▶ _SET EXERCISE_:
Rewrite the rows from the line with "In what you" through the end of the rows as a two-column CSV with the headers text and answer. Put each entry on its own line, quote every field, turn line breaks into spaces, and leave the pictures out.

[Rows from a dataset]
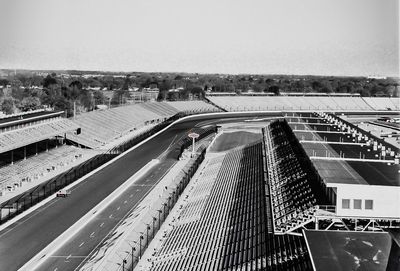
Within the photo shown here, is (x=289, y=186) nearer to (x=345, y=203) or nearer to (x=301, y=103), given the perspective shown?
(x=345, y=203)

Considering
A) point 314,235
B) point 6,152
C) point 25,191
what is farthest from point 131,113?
point 314,235

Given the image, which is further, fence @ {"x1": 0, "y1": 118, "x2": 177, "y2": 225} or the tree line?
the tree line

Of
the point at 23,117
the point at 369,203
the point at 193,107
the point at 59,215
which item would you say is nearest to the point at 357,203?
the point at 369,203

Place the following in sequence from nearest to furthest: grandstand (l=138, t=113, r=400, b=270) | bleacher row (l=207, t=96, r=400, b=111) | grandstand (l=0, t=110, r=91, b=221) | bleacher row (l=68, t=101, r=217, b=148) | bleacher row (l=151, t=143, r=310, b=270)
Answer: grandstand (l=138, t=113, r=400, b=270) < bleacher row (l=151, t=143, r=310, b=270) < grandstand (l=0, t=110, r=91, b=221) < bleacher row (l=68, t=101, r=217, b=148) < bleacher row (l=207, t=96, r=400, b=111)

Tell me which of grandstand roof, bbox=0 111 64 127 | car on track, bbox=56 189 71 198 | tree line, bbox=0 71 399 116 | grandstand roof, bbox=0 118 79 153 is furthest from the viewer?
tree line, bbox=0 71 399 116

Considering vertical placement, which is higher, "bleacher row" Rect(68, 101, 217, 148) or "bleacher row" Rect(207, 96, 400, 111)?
"bleacher row" Rect(207, 96, 400, 111)

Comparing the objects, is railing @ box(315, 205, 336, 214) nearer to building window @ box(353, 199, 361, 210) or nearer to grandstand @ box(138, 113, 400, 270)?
grandstand @ box(138, 113, 400, 270)

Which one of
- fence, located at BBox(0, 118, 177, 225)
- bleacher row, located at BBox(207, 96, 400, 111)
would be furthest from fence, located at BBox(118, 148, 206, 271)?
bleacher row, located at BBox(207, 96, 400, 111)
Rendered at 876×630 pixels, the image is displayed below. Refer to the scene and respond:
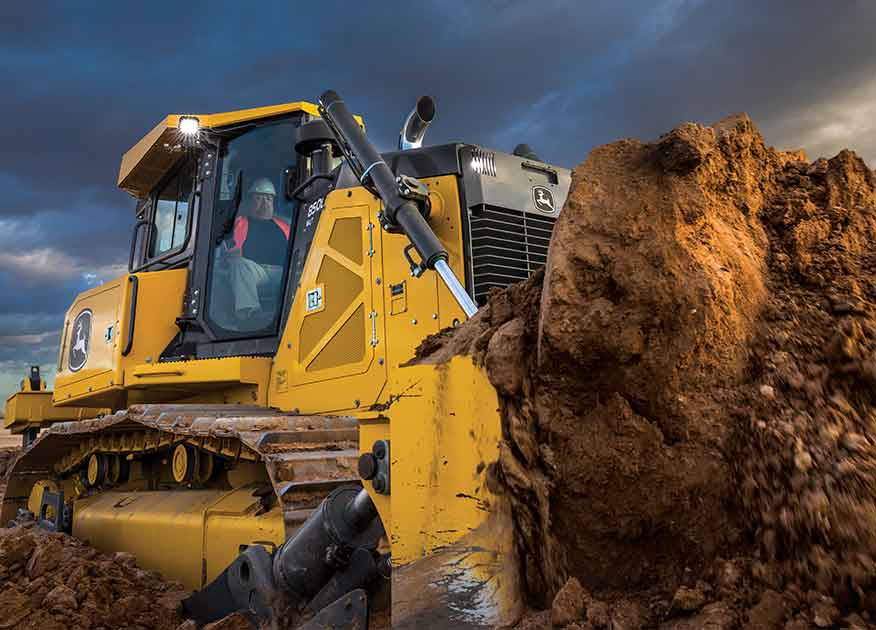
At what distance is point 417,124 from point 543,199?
0.80m

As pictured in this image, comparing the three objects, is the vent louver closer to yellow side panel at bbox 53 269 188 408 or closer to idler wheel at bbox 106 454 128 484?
yellow side panel at bbox 53 269 188 408

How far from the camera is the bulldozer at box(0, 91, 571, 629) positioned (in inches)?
73.0

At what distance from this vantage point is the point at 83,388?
558 centimetres

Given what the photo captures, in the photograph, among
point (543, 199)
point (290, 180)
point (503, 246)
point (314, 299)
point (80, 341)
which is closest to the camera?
point (503, 246)

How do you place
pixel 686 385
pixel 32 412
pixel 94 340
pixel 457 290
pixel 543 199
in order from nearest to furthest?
pixel 686 385 < pixel 457 290 < pixel 543 199 < pixel 94 340 < pixel 32 412

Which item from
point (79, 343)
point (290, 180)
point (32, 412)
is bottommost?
point (32, 412)

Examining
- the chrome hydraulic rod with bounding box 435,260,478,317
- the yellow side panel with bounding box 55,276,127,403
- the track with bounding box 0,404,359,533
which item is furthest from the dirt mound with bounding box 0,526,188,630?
the chrome hydraulic rod with bounding box 435,260,478,317

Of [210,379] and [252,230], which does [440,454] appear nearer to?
[210,379]

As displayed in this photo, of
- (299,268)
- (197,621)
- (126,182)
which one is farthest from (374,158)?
(126,182)

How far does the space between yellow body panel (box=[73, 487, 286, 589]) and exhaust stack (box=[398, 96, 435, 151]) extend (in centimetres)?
203

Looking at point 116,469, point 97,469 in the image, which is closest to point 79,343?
point 97,469

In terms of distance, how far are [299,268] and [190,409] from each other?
1.00 metres

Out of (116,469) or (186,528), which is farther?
(116,469)

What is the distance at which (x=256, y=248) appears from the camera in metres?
4.84
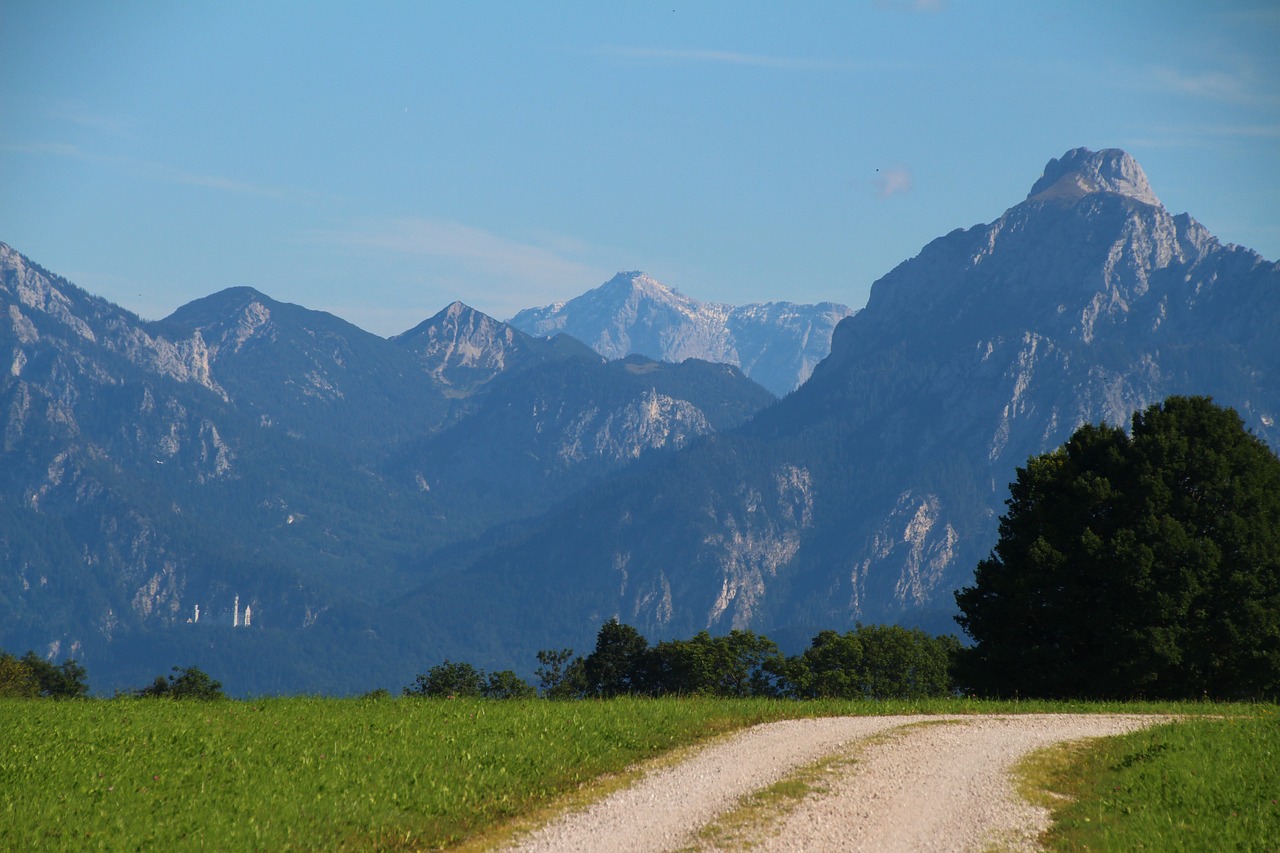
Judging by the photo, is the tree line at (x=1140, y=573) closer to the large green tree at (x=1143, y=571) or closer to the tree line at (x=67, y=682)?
the large green tree at (x=1143, y=571)

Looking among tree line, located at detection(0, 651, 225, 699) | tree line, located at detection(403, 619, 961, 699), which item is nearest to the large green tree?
tree line, located at detection(403, 619, 961, 699)

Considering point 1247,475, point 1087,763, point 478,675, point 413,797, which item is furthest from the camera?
point 478,675

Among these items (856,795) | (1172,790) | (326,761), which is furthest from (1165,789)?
(326,761)

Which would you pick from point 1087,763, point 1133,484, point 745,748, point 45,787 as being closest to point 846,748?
point 745,748

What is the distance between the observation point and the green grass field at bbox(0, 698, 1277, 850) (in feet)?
77.2

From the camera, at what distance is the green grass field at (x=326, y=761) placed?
77.2 feet

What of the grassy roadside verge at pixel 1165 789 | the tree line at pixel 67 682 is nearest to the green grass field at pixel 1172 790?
the grassy roadside verge at pixel 1165 789

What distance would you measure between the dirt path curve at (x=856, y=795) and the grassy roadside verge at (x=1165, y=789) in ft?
2.63

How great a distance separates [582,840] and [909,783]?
7853 mm

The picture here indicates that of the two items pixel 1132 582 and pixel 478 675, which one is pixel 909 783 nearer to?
pixel 1132 582

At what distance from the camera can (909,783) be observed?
89.4 feet

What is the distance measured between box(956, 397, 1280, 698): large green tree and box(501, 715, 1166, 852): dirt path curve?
19.3 m

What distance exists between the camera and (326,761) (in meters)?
28.0

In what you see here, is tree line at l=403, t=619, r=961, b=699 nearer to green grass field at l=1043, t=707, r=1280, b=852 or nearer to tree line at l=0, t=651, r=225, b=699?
tree line at l=0, t=651, r=225, b=699
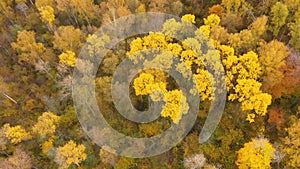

▶ _OUTPUT BELOW_:
text,answer
"In what you see here, is tree line at l=403, t=619, r=961, b=699 nearer to green grass field at l=1043, t=707, r=1280, b=852 or nearer to tree line at l=0, t=651, r=225, b=699?","tree line at l=0, t=651, r=225, b=699"